(Data records Opens)

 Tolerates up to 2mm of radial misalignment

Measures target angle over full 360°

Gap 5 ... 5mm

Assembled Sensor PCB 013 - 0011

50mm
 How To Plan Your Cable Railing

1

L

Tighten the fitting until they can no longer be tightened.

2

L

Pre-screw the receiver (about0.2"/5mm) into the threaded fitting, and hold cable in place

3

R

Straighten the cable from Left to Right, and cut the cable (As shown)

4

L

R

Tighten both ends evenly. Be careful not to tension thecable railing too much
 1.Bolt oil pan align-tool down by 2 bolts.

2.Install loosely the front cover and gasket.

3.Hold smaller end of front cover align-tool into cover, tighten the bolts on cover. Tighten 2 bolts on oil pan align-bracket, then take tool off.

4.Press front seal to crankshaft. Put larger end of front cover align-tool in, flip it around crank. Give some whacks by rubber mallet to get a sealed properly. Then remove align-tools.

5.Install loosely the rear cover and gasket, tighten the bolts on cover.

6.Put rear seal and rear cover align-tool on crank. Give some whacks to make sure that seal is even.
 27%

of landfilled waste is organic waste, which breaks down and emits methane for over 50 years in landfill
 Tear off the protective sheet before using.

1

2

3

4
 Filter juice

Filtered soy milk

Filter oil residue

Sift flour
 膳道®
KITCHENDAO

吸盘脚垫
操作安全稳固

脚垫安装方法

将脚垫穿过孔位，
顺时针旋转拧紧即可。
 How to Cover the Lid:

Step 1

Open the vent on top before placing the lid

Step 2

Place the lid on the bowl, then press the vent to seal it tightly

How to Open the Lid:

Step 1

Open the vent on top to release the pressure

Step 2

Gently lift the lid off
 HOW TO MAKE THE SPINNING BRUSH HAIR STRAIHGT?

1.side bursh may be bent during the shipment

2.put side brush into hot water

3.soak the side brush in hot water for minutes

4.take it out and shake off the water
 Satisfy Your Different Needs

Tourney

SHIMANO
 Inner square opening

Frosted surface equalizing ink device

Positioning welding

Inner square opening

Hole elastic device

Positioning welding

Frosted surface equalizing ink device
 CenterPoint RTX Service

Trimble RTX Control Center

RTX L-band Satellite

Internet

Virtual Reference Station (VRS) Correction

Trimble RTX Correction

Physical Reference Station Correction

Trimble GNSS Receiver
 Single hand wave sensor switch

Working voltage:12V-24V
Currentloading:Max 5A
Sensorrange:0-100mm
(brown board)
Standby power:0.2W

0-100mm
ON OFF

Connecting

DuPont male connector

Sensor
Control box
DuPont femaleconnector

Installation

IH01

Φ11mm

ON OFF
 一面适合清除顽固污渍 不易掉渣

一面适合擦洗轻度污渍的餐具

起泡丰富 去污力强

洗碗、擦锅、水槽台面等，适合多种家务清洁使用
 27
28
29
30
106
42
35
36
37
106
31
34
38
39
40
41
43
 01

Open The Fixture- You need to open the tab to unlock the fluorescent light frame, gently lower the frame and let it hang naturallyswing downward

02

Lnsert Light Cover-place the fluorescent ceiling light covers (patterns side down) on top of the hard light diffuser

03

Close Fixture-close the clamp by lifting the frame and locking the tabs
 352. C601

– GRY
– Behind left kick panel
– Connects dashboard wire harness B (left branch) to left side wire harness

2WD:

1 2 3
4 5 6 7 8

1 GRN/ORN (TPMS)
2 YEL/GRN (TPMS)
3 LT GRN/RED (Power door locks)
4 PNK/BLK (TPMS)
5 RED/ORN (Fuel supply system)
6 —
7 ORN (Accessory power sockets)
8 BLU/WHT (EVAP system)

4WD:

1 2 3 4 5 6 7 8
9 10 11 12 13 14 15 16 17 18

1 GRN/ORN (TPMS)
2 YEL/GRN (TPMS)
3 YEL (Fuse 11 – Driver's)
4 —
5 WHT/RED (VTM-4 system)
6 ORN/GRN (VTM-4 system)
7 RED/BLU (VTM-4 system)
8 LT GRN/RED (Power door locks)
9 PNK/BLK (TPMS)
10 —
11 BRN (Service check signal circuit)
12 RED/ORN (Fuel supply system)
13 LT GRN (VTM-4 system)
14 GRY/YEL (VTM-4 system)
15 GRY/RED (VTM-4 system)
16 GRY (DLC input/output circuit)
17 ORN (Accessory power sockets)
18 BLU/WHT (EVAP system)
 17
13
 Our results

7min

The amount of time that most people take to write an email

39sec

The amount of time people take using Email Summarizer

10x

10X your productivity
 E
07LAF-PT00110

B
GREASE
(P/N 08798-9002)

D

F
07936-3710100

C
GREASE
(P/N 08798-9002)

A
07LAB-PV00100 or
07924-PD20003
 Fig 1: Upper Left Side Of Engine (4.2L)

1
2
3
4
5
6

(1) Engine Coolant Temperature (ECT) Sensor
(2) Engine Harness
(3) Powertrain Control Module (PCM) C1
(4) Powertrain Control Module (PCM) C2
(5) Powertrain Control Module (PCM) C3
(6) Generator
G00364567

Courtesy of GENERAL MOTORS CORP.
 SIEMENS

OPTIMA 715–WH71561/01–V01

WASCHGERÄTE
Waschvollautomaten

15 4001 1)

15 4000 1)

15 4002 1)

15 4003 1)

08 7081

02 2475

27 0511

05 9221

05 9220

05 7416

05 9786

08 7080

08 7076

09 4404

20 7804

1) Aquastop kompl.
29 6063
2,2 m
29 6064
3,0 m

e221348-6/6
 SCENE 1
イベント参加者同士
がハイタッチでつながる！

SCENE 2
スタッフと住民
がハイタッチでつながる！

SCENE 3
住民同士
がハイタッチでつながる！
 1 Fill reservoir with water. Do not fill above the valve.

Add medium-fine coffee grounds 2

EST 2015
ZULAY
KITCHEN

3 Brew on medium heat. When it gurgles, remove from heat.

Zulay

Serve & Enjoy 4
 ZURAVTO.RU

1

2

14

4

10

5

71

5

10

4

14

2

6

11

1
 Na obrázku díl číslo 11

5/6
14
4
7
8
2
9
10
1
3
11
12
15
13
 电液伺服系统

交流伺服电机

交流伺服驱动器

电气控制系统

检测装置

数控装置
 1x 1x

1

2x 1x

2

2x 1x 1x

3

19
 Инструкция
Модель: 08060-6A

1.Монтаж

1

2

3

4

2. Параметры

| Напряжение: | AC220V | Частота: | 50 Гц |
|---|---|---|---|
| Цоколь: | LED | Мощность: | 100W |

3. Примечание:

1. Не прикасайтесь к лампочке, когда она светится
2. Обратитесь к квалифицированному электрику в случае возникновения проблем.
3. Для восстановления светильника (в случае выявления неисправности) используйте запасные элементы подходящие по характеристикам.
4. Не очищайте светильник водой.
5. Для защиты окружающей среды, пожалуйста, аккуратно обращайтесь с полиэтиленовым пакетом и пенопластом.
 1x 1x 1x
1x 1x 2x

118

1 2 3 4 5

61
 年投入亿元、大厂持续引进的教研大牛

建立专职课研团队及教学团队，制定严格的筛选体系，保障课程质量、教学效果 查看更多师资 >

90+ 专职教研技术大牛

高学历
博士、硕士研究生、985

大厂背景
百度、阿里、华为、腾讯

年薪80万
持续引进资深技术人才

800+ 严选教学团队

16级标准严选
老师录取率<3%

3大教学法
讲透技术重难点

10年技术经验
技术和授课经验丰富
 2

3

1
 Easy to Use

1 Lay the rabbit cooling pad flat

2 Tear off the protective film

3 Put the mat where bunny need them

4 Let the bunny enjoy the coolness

(Data records Closes)

Problem statement:
Provide the number of lines in the data above that contain the string "Control", and nothing else.

Written response:
5